Did the full loop for a senior SWE role at Notion earlier this year. Sharing the system design piece since I couldn't find much on it before I went in.
Notion doesn't have public level names the way Google does with L3-L8, but from what I can tell they map roughly to something like senior = "L5 equivalent" at the bigger companies. The recruiter confirmed I was interviewing at the senior level, which meant the system design round was weighted more heavily than the coding.
The format. 60 minutes, 1:1 with a senior or staff eng. No whiteboard (all remote), they use a shared doc. First 5-10 minutes is intro and some light scoping questions about your background. Then the actual design prompt.
What they asked me.
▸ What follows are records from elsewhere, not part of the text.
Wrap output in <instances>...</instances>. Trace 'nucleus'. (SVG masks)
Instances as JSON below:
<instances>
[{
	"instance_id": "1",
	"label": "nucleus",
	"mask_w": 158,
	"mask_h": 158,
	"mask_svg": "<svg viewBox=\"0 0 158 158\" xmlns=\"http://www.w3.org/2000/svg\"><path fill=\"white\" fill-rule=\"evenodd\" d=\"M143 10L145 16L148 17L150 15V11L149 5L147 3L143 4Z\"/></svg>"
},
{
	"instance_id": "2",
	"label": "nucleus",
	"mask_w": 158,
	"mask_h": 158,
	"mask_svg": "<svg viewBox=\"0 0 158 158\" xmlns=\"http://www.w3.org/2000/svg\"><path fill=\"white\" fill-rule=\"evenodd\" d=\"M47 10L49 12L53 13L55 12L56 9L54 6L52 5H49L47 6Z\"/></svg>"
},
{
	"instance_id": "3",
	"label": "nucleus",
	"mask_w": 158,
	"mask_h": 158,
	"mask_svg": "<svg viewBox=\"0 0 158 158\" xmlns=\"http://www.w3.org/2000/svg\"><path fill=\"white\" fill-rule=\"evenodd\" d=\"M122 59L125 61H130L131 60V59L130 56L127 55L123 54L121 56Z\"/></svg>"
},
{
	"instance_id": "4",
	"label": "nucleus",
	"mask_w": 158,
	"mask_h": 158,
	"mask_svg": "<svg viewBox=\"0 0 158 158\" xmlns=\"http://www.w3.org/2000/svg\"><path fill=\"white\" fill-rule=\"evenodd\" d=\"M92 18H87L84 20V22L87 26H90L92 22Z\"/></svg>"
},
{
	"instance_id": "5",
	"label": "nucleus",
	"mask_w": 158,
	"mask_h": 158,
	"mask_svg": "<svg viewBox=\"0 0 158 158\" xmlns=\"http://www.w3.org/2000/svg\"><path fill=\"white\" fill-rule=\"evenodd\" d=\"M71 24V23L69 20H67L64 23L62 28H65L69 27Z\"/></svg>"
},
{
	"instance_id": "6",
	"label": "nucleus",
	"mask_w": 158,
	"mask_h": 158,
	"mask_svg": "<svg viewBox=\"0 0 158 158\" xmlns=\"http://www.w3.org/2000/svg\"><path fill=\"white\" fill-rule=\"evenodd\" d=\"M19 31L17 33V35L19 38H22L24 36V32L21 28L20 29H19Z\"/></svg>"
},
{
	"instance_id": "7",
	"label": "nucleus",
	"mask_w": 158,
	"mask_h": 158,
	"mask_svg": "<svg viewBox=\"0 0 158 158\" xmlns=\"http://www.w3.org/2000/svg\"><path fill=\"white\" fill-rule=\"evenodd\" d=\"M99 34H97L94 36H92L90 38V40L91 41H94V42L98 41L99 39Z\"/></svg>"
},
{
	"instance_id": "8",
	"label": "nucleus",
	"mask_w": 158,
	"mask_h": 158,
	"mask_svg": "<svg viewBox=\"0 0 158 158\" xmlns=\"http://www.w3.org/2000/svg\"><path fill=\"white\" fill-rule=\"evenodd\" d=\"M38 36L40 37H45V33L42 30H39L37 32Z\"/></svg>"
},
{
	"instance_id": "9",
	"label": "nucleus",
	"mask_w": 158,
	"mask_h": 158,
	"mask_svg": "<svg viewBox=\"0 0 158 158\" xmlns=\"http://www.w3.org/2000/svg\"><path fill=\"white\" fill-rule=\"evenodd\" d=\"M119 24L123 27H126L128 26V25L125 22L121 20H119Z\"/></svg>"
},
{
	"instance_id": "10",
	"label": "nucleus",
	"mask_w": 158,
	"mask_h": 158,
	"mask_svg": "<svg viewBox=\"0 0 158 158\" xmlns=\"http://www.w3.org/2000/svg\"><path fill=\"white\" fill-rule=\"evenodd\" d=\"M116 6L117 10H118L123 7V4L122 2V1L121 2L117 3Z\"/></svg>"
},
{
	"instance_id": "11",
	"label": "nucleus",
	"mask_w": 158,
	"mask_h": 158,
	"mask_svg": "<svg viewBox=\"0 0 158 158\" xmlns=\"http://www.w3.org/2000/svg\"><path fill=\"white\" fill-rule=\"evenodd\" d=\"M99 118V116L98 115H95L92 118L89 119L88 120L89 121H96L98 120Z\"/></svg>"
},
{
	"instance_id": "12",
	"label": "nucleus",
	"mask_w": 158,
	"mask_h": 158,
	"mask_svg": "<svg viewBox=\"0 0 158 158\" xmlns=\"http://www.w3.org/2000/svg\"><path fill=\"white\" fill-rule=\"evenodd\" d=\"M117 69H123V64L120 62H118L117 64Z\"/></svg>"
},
I got a prompt roughly like: design a collaborative document editing system that supports real-time sync across multiple users. Which, yes, is basically "design Notion." I don't know if that's always the prompt or if I got lucky/unlucky depending on how you feel about that.
The conversation stayed at the architectural level. They cared a lot about: How you handle conflicts when two users edit the same block simultaneously (operational transforms vs. CRDTs came up) Your data model for a block-based document structure How you'd approach the sync layer (WebSockets, polling fallback, what happens offline) Scaling: how does your design hold up at millions of concurrent users vs. thousands
They didn't push deep into implementation details. It felt more like a product + systems conversation than a pure distributed systems grind. The interviewer was clearly curious whether I'd thought about the tradeoffs, not whether I'd memorized a textbook.
What I wish I'd done differently. I spent too long on the data model and didn't leave enough time for the scaling conversation. I also didn't proactively mention offline-first behavior early enough. That seemed like something they care about given the product.
Overall a solid round. Not FAANG-hard but not trivially easy either. The OT/CRDT question will separate people who've thought about it from people who haven't.